Low-sulphur thermal coal from British Columbia, Alberta and Saskatchewan could compete in the Ontario market without government subsidies, according to members of the Coal Association of Canada (cac). All that’s needed, they have said, is a sensible tax policy from Ottawa and the provinces.
The four members recently told The Northern Miner they have difficulties with federal/provincial tax policies affecting coal. An excise tax on diesel fuel, for example, adds $2.00 to every ton that western coal producers ship to Ontario.
That coal has to compete with high-sulphur coal from the eastern U.S. at contracted prices ranging from $20 to $24 per ton. Saskatchewan alone levies a 16 cents tax on every litre of diesel fuel consumed.
In 1987, shipments of coal from the western provinces to Ontario Hydro, exceeded three million tons. The coal is burned in thermal electric generating stations near Thunder Bay and Toronto, Ont., to produce electricity.
“The federal and provincial governments are trying to encourage west-east coal trade,” cac Chairman Larry Dykers said. “And yet they don’t appear to want to eliminate or substantially alter their tax policies.”
The premiers of the three western provinces plan to meet April 7 to examine the issue of shipping western coal to markets in central Canada.
“We don’t want subsidies,” Dykers said, “we simply want the premiers to come up with a judicious tax initiative through prudent research into producing and transporting coal to market. We have pointed out just one of these — the exise tax on diesel fuel — for their consideration. We have asked that taxes be tied to something that is definable, like production rates or profits.”
Ontario Hydro is facing the problem of reducing acid gas emissions while choosing an appropriate energy mix for future requirements. The cac believes the low-sulphur coal option is the solution to acid rain.
A number of technological solutions to the problem of reducing acid gas emissions from the burning of high-sulphur U.S. coal are also being investigated by Ontario Hydro.
Although the coal industry chalked up record volumes last year and expects to add a further 3%-5% this year, company revenues took a beating in 1987, according to the Coal Association of Canada (cac).
In 1986, the last year for which complete figures are available, coal companies in British Columbia made a profit of $33 million on a capital investment of $1.6 billion, says Chairman Larry Dykes. British Columbia is Canada’s leading coal-mining province.
“They could have made a better return on their capital by investing in Canada Savings Bonds,” quips Giacomo Capobianco, vice-president of Esso Resources’ Coal Division.
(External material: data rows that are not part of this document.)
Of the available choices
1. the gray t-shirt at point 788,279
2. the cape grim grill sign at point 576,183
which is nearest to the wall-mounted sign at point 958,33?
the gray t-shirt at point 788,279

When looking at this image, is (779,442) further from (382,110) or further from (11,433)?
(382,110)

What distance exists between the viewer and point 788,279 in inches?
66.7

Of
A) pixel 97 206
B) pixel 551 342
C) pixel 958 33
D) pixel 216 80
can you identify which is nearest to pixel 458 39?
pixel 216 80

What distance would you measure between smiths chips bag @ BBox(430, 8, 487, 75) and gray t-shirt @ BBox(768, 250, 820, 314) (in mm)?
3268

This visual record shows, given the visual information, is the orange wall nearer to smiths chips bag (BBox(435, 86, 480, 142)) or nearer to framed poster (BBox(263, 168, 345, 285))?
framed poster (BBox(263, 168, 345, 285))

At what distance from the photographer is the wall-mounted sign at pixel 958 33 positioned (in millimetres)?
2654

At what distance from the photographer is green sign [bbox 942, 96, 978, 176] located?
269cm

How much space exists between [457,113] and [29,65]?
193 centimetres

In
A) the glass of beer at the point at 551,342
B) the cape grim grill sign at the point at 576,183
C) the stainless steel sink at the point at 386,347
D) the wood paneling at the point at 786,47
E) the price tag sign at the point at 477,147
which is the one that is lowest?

Capobianco and Dykes were two of four members of the cac who were in Ottawa last week lobbying for prudent fiscal management by the federal government. The other members were Jack Smith, chairman of Westar Mining, and Edward Barry, vice-president research, TransAlta Utilities Corp.
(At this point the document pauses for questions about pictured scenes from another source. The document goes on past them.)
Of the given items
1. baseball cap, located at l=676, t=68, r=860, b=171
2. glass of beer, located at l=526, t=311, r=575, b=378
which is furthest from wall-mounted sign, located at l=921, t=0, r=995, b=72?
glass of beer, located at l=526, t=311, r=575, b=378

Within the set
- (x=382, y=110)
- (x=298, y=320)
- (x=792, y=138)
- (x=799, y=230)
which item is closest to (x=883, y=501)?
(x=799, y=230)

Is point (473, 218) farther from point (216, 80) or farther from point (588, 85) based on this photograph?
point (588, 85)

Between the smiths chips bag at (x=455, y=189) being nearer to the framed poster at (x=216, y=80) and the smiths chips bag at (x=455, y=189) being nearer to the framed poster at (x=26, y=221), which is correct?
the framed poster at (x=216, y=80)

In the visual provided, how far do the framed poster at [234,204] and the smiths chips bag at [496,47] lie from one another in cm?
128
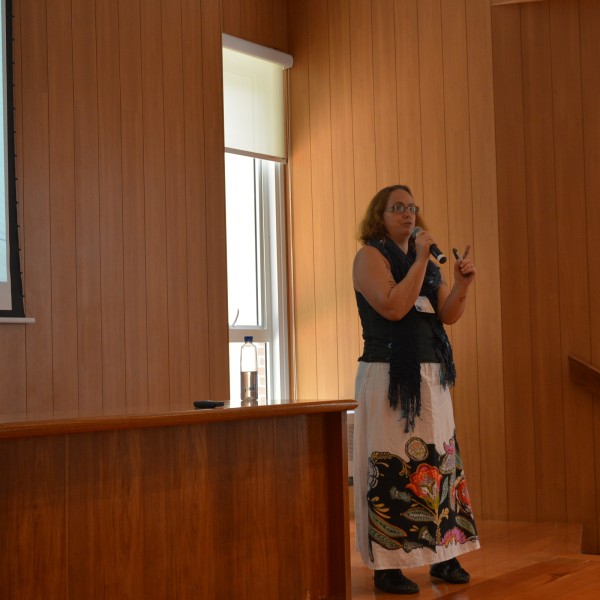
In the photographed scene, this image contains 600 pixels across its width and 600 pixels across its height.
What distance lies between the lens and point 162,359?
411cm

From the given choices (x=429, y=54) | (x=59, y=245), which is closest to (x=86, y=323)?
(x=59, y=245)

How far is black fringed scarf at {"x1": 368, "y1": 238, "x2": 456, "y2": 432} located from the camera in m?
3.02

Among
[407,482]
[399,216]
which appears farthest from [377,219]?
[407,482]

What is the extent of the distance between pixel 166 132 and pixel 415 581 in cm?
222

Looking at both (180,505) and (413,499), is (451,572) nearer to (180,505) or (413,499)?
(413,499)

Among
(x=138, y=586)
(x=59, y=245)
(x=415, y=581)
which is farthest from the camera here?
(x=59, y=245)

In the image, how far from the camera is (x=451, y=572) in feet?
10.3

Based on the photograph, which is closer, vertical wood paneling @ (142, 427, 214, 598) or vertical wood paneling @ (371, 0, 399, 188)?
vertical wood paneling @ (142, 427, 214, 598)

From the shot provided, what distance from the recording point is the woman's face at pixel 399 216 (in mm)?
3182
The rising value of the Canadian dollar vis a vis the U.S. greenback accounted for about 40% of the decline in company revenues, says Smith.
Falling coal prices worldwide, especially since April 1, 1987, is the main culprit, accounting for about 60% of the decline in the industry’s revenues, the members say.
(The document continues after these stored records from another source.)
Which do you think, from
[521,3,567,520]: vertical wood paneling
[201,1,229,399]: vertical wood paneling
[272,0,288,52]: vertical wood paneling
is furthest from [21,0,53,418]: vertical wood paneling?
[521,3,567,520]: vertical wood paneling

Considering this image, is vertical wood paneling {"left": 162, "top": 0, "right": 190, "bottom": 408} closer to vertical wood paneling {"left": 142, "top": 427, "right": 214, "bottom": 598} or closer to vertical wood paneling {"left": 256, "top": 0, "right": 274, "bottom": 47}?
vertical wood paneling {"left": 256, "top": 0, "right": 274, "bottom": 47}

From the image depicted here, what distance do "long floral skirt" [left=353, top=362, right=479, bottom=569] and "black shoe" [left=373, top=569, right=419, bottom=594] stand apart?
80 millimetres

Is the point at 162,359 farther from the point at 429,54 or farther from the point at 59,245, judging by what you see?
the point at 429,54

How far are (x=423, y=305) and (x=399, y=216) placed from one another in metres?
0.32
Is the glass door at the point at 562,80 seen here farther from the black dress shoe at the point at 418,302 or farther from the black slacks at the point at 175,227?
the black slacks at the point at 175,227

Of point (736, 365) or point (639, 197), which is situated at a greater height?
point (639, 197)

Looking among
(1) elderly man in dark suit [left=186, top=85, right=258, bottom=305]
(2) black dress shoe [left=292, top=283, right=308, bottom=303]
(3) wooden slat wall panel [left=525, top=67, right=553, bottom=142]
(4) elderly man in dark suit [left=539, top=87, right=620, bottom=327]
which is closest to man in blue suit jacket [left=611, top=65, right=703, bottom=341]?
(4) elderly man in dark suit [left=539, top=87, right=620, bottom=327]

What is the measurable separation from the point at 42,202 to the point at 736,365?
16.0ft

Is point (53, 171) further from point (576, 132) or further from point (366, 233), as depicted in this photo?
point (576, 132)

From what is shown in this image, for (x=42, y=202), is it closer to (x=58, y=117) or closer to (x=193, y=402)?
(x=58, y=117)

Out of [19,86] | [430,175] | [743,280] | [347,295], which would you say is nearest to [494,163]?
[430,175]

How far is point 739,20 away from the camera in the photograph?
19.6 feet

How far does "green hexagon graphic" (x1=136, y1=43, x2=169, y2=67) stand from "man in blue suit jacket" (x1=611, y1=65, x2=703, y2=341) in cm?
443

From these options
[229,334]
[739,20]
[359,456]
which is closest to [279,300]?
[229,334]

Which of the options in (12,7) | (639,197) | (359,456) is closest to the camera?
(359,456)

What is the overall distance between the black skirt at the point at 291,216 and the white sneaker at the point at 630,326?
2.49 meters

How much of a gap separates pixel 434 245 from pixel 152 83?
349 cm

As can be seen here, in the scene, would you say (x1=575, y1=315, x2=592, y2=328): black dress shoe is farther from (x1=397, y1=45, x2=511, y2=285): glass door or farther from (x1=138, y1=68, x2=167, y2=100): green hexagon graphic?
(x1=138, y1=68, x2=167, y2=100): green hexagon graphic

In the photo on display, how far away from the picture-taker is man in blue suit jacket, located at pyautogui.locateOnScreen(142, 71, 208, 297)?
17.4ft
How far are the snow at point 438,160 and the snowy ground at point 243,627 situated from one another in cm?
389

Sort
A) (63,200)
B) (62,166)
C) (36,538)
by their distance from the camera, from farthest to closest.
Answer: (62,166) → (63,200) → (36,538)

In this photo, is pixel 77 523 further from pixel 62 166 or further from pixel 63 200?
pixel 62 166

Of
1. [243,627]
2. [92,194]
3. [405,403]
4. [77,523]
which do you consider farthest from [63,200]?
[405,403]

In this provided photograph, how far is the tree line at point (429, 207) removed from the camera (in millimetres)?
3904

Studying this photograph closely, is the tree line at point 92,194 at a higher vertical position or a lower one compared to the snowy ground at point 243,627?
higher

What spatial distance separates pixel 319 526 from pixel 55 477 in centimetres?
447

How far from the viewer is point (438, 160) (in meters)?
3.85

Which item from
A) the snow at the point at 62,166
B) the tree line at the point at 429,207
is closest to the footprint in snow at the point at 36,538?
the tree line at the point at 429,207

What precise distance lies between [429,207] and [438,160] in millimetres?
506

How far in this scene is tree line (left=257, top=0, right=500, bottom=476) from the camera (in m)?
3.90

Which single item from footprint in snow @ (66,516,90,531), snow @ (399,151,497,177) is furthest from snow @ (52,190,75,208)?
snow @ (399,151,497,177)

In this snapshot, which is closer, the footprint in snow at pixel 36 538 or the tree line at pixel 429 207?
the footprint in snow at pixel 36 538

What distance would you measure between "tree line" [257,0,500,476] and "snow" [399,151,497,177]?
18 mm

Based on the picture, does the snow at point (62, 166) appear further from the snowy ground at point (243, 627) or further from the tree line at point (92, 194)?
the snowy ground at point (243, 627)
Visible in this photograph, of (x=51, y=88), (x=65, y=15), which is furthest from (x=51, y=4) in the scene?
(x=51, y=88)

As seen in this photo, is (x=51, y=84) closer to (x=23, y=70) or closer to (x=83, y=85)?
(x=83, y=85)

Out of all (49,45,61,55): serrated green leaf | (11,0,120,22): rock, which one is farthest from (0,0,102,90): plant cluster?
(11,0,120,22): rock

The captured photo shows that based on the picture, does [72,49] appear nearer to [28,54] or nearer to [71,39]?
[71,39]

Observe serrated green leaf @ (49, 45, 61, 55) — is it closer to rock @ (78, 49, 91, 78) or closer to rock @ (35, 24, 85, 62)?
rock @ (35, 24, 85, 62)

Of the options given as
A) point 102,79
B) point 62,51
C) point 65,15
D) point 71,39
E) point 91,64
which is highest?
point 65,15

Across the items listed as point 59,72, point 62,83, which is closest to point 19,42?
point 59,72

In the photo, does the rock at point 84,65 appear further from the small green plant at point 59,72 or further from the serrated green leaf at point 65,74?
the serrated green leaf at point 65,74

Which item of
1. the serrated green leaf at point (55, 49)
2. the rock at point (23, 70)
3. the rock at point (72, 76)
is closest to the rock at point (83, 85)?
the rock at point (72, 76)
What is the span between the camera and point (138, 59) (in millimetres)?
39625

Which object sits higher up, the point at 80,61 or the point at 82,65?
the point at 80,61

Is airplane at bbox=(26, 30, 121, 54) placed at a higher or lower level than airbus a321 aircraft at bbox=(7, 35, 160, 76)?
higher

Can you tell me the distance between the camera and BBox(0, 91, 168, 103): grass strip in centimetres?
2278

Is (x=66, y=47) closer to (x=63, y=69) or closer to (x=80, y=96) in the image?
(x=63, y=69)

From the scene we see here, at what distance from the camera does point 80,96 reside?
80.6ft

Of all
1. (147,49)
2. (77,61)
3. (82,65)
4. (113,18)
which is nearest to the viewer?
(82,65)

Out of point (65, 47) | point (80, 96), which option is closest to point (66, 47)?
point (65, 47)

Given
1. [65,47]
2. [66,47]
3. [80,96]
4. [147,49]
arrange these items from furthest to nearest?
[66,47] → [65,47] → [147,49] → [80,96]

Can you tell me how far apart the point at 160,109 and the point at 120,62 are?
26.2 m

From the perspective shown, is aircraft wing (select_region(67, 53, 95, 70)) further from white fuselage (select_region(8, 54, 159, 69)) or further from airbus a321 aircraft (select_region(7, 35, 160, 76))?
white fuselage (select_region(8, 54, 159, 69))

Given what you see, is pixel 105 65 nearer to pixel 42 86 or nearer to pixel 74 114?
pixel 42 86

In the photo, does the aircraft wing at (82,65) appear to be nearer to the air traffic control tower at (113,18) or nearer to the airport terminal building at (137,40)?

Taxes too, took a big chunk out of the industry’s profits in 1986 — about 72% of pre-tax profits in British Columbia, according to Smith.
“B.C. Premier William Van der Zalm has admitted to us that, yes, this is an unreasonable situation, but he has done nothing concrete to change that situation,” Capobianco says.
About half of the industry’s revenues come from coal which is exported, largely from mines in British Columbia to Pacific Rim countries. Most of these contracts are negotiated in U.S. dollars.
Coal producers anticipate markets will continue to grow in Korea, Taiwan and Hong Kong. But Japan, which was the largest customer in 1987, will no longer be a growth area, Capobianco says.